YOUR OBJECTIVE: Convert the data below into a two-column CSV with the headers text and answer, one row per text-and-answer pair. Put each field in quotes and replace its line breaks with spaces.

***** EXERCISE INPUTS

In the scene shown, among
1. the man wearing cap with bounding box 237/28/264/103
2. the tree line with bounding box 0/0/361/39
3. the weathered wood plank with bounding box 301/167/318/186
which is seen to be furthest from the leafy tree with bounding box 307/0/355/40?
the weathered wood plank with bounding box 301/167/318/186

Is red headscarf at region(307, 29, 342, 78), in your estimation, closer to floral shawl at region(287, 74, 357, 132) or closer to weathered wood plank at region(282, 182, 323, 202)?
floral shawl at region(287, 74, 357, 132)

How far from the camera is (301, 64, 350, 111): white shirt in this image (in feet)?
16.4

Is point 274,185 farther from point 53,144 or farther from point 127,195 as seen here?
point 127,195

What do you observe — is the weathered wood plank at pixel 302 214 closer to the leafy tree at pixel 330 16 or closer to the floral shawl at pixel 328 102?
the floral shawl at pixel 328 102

**********

THE REPLY:
text,answer
"In the scene shown, among 1. the man wearing cap with bounding box 237/28/264/103 2. the tree line with bounding box 0/0/361/39 3. the weathered wood plank with bounding box 301/167/318/186 which is seen to be furthest from the leafy tree with bounding box 307/0/355/40?","the weathered wood plank with bounding box 301/167/318/186"
"Is red headscarf at region(307, 29, 342, 78), in your estimation, closer to floral shawl at region(287, 74, 357, 132) or closer to weathered wood plank at region(282, 182, 323, 202)?","floral shawl at region(287, 74, 357, 132)"
"How far from the camera is (301, 64, 350, 111): white shirt in this image (in feet)?","16.4"
"Is point 274,185 farther from point 53,144 or farther from point 127,195 as seen here?","point 127,195"
"What do you observe — is the weathered wood plank at pixel 302 214 closer to the leafy tree at pixel 330 16 or closer to the floral shawl at pixel 328 102?","the floral shawl at pixel 328 102"